**** Data rows ****

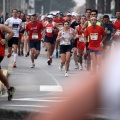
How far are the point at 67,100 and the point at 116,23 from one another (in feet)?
58.9

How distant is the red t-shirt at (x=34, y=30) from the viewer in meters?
23.6

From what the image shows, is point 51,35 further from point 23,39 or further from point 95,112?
Answer: point 95,112

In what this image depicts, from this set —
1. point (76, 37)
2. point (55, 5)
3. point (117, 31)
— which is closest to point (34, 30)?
point (76, 37)

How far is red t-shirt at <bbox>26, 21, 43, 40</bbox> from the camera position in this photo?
23625mm

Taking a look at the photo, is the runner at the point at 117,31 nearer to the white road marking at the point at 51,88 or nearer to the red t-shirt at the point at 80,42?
the red t-shirt at the point at 80,42

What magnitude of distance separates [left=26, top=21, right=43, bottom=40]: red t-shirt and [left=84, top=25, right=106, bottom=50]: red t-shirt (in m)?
3.72

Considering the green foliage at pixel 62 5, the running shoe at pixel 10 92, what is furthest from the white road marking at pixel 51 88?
the green foliage at pixel 62 5

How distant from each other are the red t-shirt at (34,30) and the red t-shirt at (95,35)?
3.72 metres

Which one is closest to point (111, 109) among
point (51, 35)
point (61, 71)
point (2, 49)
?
point (2, 49)

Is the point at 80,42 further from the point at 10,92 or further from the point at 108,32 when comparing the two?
the point at 10,92

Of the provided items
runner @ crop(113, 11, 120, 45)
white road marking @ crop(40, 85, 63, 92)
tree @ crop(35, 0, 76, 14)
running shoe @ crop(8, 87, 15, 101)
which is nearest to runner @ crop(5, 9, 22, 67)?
runner @ crop(113, 11, 120, 45)

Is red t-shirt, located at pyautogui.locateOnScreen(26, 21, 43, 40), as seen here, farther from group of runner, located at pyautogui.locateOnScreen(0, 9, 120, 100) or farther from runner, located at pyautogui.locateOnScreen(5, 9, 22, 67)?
runner, located at pyautogui.locateOnScreen(5, 9, 22, 67)

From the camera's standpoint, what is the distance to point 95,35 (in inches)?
797

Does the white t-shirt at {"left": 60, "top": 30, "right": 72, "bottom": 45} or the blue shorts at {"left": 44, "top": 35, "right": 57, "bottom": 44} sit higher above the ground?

****

## Exercise goal
Transcribe word for word the lines from the one holding "How distant from" to the last line of the listing above, inclusive.

## Answer to the task
How distant from each other are the red t-shirt at (34,30) and the red t-shirt at (95,35)?
3.72 metres

Which one is closest to point (111, 109) among
point (51, 35)
point (61, 71)
point (2, 49)
?
point (2, 49)

Is the point at 80,42 further from the point at 10,92 or further from the point at 108,32 when comparing the two?
the point at 10,92

Of the provided items
runner @ crop(113, 11, 120, 45)
white road marking @ crop(40, 85, 63, 92)
tree @ crop(35, 0, 76, 14)
running shoe @ crop(8, 87, 15, 101)
which is nearest to runner @ crop(5, 9, 22, 67)?
runner @ crop(113, 11, 120, 45)

Is red t-shirt, located at pyautogui.locateOnScreen(26, 21, 43, 40), as seen here, farther from group of runner, located at pyautogui.locateOnScreen(0, 9, 120, 100) or farther from runner, located at pyautogui.locateOnScreen(5, 9, 22, 67)?
runner, located at pyautogui.locateOnScreen(5, 9, 22, 67)

From the camera's standpoint, what is the distance to point 95,35 (in inches)?
797

Does the white t-shirt at {"left": 60, "top": 30, "right": 72, "bottom": 45} or the blue shorts at {"left": 44, "top": 35, "right": 57, "bottom": 44} sit higher above the ground?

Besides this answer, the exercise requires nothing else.